Rewrite every line of the items below as a numbered list, skipping blank lines and leaving out the pictures.

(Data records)
** BEGIN **
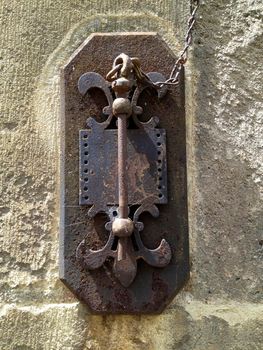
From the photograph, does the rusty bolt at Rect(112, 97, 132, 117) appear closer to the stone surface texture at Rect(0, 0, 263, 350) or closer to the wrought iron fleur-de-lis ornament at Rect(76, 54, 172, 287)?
the wrought iron fleur-de-lis ornament at Rect(76, 54, 172, 287)

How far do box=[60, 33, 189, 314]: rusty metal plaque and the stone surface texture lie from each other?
1.0 inches

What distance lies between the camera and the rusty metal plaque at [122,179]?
0.91m

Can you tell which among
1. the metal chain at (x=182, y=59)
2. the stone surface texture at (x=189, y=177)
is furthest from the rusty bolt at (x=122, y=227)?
the metal chain at (x=182, y=59)

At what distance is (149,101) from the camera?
0.96m

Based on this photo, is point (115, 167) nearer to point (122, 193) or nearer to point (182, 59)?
Answer: point (122, 193)

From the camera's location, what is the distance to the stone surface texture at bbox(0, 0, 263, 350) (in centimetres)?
** END **
RESULT OF THE TASK —
1. From the photograph, does the rusty bolt at Rect(112, 97, 132, 117) appear closer to the stone surface texture at Rect(0, 0, 263, 350) or closer to the wrought iron fleur-de-lis ornament at Rect(76, 54, 172, 287)?
2. the wrought iron fleur-de-lis ornament at Rect(76, 54, 172, 287)
3. How far do box=[60, 33, 189, 314]: rusty metal plaque and the stone surface texture lie from each other?
4. 1.0 inches
5. What distance lies between the camera and the rusty metal plaque at [122,179]?
6. 0.91m
7. Can you tell which among
8. 1. the metal chain at (x=182, y=59)
9. 2. the stone surface texture at (x=189, y=177)
10. is furthest from the rusty bolt at (x=122, y=227)?
11. the metal chain at (x=182, y=59)
12. At what distance is (149,101) from the camera?
13. 0.96m
14. Based on this photo, is point (115, 167) nearer to point (122, 193) or nearer to point (182, 59)?
15. Answer: point (122, 193)
16. From the camera's location, what is the distance to the stone surface texture at bbox(0, 0, 263, 350) (in centimetres)?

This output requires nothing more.